Shares of consumer goods packaging outfit Packaging Corporation of America (NYSE: PKG) are higher by 8.8% as of 1:18 p.m. ET Thursday following Wednesday's post-close release of its fiscal fourth-quarter results. The company's top and bottom lines both topped estimates.
Consumerism is still going strong, certainly stronger than it was a year earlier, when the COVID-19 pandemic was stifling commerce of every sort. For the three-month stretch ending in December, Packaging Corporation of America turned $2.04 billion worth of revenue into a per-share operating profit of $2.76. Those numbers beat expectations of $1.92 billion and $2.08, according to Zacks, and were well ahead of the year-ago figures of $1.71 billion and $1.33 per share. The company's full-year numbers were similarly impressive.

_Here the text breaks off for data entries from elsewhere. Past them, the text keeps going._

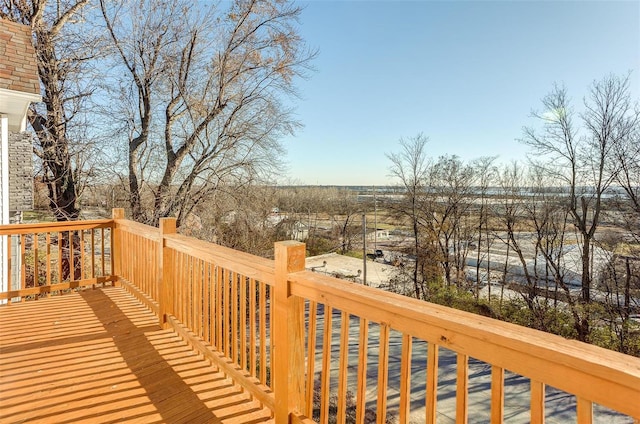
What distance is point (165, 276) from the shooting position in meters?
3.16

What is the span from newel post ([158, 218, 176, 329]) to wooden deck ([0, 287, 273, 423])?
0.59 feet

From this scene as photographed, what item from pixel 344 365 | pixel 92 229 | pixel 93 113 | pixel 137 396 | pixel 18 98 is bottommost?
pixel 137 396

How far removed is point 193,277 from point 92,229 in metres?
2.57

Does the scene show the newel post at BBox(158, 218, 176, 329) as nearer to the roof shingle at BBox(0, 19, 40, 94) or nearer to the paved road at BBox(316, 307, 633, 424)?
the roof shingle at BBox(0, 19, 40, 94)

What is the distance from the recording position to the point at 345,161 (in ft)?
86.9

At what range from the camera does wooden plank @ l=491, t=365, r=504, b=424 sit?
3.35ft

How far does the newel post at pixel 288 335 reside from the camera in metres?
1.77

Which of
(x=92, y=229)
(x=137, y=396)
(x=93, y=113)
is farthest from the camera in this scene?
(x=93, y=113)

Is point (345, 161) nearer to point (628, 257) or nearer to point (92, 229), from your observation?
point (628, 257)

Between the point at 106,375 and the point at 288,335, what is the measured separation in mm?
1637

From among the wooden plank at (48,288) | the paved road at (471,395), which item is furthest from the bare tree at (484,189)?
the wooden plank at (48,288)

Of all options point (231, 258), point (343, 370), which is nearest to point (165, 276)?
point (231, 258)

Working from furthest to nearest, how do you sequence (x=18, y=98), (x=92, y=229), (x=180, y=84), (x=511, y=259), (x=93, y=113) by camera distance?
(x=511, y=259), (x=180, y=84), (x=93, y=113), (x=18, y=98), (x=92, y=229)

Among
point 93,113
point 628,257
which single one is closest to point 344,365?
point 93,113
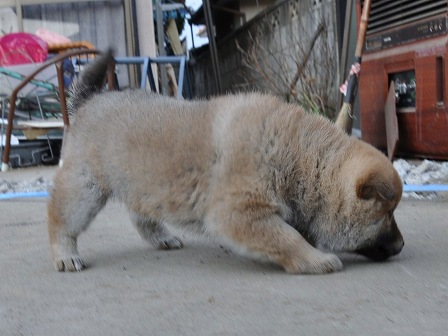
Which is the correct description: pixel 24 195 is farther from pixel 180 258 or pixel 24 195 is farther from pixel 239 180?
pixel 239 180

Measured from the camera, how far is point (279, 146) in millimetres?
3516

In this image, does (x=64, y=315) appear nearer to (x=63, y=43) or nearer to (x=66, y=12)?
(x=63, y=43)

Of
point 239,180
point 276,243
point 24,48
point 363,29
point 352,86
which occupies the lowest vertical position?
point 276,243

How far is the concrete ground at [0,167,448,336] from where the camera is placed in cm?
276

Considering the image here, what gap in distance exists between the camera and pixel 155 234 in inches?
171

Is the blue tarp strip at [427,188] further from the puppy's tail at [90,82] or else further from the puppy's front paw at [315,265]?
the puppy's tail at [90,82]

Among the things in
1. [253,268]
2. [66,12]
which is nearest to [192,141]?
[253,268]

Much of that sales and profit growth stemmed from higher prices that offset Packaging Corporation of America's rising commodity costs. CEO Mark W. Kowlzan commented, "Throughout the quarter, implementation of our previously announced containerboard and corrugated products price increases was executed extremely well," adding, "Although unprecedented inflation in most all of our operating cost categories and freight cost continues, we were able to offset some of this impact by taking advantage of the strong market conditions."
It's yet another piece of evidence that, while inflation is rampant, consumers are willing and able to pay higher prices. Given this stock's lack of net gain for the past 12 months, it's an idea not all investors were ready to embrace.

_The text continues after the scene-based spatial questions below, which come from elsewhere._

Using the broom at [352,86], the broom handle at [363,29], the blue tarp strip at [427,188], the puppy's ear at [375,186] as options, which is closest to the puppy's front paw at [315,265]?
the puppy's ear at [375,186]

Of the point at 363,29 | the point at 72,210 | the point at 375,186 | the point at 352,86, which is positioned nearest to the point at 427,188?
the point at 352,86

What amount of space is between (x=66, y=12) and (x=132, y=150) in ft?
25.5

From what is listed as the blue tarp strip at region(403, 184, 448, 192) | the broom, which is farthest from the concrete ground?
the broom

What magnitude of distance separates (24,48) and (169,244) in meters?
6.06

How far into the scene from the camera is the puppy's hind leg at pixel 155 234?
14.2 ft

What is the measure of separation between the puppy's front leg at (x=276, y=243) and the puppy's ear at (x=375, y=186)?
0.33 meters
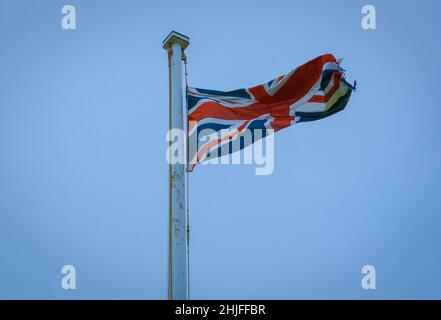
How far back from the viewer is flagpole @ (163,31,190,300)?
9250 mm

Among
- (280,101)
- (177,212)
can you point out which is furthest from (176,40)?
(177,212)

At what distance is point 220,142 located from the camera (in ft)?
37.3

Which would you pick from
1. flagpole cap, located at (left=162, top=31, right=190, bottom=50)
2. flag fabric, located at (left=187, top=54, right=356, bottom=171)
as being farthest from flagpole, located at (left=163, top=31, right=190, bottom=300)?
flag fabric, located at (left=187, top=54, right=356, bottom=171)

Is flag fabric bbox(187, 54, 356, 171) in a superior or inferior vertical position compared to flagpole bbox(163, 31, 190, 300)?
superior

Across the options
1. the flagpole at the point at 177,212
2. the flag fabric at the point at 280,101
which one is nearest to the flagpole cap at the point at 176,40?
the flagpole at the point at 177,212

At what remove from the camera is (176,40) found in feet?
36.1

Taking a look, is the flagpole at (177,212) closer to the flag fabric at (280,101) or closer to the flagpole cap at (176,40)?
the flagpole cap at (176,40)

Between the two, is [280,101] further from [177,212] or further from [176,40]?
[177,212]

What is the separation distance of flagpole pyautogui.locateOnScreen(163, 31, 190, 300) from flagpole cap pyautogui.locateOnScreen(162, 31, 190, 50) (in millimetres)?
27

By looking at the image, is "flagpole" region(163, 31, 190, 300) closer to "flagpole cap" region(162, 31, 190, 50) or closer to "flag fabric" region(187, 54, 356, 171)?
"flagpole cap" region(162, 31, 190, 50)

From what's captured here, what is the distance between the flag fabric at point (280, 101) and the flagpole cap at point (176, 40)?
910mm

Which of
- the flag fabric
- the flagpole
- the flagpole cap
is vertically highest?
the flagpole cap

To this end, Packaging Corporation of America is almost a buy. The market demand for product packaging is firm enough, and the stock is cheap enough, priced at only 15.6 times this year's projected per-share earnings. The only stumbling block is the scope of today's surge. This much strength may be a tough act to immediately follow, as it invites short-term profit-taking. Would-be buyers may want to wait for the dust to settle before stepping in, allowing the stock to settle a bit first.